At the end of this, we had 210 programs, each with a small, difficult-to-catch, and realistic bug.

A disclaimer: these bugs are the hardest-to-catch bugs we could think of, and are not representative of the median bugs usually found in everyday software.

Results

Despite expectations, Claude Sonnet 4.0 did not outperform Sonnet 3.7 in our bug detection benchmark. Both models caught roughly 14% of injected bugs, with only minor variations across programming languages.

This result was surprising: Sonnet 4.0 is built on a newer architecture, yet its detection ability remained on par with 3.7—suggesting that improvements may lie more in reasoning style than raw accuracy at this stage.

Here’s the breakdown by language:

LanguageClaude Sonnet 4.0Claude Sonnet 3.7
Go6/426/42
Python3/424/42
TypeScript9/429/42
Rust6/416/41
Ruby6/427/42
Total30/20932/209

While the totals were nearly identical, each model caught a slightly different subset of bugs. This suggests distinct internal heuristics or reasoning strategies, not just random variation. In later sections, we highlight a few of those differences with side-by-side examples.

Key Insights and Significant Overlap

A notable observation was the substantial overlap in bugs caught by both versions, demonstrating a solid consistency in Anthropic's underlying AI framework. Still, there were intriguing distinctions that suggest future opportunities for optimization and improvement.

Example Highlight: Advanced Encryption Toolkit (Test 19)

Correct Bug Identified by Sonnet 3.7:

Claude Sonnet 3.7 accurately pinpointed:

"The most critical bug is in the DataPartitioner.get_partition method, where the ROUND_ROBIN strategy incorrectly returns a random partition number instead of implementing true round-robin distribution. A correct implementation requires a sequential counter across partitions."

Alternative Issue Highlighted by Sonnet 4.0:

Claude Sonnet 4.0 focused instead on:

"The most critical bug is in the SchemaValidator.validate method, where math.isnan() is used without importing the math module earlier in the file, potentially causing a NameError."

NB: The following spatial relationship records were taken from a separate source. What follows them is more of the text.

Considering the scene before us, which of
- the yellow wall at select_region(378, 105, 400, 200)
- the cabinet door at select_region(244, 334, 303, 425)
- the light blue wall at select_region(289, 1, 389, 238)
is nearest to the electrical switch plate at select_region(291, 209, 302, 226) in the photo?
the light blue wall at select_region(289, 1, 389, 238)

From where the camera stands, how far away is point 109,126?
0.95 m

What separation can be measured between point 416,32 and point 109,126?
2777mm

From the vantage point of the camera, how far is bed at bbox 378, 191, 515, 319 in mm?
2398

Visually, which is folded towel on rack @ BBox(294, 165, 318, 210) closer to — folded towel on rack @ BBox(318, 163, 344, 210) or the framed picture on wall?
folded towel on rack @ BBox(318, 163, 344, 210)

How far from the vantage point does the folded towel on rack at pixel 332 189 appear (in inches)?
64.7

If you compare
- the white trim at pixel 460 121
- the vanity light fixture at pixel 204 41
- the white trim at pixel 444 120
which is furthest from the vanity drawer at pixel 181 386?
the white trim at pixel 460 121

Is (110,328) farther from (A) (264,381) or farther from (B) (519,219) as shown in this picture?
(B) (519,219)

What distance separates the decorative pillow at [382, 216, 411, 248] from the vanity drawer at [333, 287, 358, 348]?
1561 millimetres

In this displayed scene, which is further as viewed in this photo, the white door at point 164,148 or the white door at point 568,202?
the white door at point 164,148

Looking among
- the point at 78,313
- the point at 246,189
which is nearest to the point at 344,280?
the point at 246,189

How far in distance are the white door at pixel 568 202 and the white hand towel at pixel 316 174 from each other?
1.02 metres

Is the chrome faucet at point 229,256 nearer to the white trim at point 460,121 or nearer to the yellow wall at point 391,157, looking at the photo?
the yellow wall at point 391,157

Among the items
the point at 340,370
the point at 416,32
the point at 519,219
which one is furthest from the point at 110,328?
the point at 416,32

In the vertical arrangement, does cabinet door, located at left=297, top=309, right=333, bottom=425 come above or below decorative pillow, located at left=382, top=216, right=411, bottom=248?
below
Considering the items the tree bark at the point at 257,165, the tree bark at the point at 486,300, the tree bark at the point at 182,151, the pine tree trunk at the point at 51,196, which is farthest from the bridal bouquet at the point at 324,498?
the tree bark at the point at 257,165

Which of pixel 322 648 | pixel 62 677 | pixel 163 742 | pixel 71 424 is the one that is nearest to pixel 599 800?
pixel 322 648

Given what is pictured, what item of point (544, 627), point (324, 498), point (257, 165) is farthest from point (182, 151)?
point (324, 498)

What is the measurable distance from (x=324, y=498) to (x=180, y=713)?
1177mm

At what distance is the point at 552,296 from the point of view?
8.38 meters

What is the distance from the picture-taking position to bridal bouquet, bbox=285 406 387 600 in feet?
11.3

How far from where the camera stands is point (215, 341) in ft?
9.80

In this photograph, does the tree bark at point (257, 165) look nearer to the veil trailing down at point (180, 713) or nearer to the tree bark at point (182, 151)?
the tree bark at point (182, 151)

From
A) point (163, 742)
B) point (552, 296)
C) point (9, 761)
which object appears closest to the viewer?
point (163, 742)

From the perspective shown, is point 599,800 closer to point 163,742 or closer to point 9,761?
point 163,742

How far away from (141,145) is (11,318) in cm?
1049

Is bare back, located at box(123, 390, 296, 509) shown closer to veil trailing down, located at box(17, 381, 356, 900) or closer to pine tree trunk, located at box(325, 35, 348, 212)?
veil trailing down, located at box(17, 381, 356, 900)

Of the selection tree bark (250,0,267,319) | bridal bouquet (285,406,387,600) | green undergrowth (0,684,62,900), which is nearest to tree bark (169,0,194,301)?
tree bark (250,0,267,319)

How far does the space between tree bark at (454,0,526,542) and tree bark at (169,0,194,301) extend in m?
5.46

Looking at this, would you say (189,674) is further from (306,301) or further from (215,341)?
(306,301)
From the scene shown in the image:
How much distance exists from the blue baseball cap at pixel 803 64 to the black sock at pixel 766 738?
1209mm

While Sonnet 4.0 identified a legitimate error, it wasn't the most critical issue in this context. Nonetheless, this demonstrates Sonnet 4.0's capacity to detect additional errors that may have indirect or secondary impacts.

This case highlights a key theme: Sonnet 3.7 often prioritized core logic bugs, while 4.0 surfaced secondary issues. Both are valid, but signal differing attention strategies between models.

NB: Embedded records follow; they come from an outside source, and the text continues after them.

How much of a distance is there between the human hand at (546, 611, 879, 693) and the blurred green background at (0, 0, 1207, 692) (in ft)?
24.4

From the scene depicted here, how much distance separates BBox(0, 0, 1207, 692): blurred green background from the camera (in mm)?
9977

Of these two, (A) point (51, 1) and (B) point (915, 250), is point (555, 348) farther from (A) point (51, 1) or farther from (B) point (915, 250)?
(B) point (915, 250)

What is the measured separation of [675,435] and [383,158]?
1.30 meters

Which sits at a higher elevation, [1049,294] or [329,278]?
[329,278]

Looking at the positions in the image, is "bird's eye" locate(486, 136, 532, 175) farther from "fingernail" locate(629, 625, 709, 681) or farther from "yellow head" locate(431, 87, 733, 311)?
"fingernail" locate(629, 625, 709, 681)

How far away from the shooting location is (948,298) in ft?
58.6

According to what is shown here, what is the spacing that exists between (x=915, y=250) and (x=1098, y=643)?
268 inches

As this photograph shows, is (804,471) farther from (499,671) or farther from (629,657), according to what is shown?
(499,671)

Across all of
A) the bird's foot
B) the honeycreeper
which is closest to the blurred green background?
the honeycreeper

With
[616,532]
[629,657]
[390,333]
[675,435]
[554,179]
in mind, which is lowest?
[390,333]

Optimistic Outlook for Sonnet 4.0

Claude Sonnet 4.0 hasn't yet outpaced its predecessor, but its parity with 3.7 right out of the gate is promising. If this model is a foundation for future iterations, Anthropic seems well-positioned to deliver major improvements in bug detection and code reasoning down the line.

We’re optimistic that as reasoning-first models evolve, software verification will become increasingly automated, reliable, and scalable—allowing developers to focus on creativity and architecture instead of chasing down subtle issues.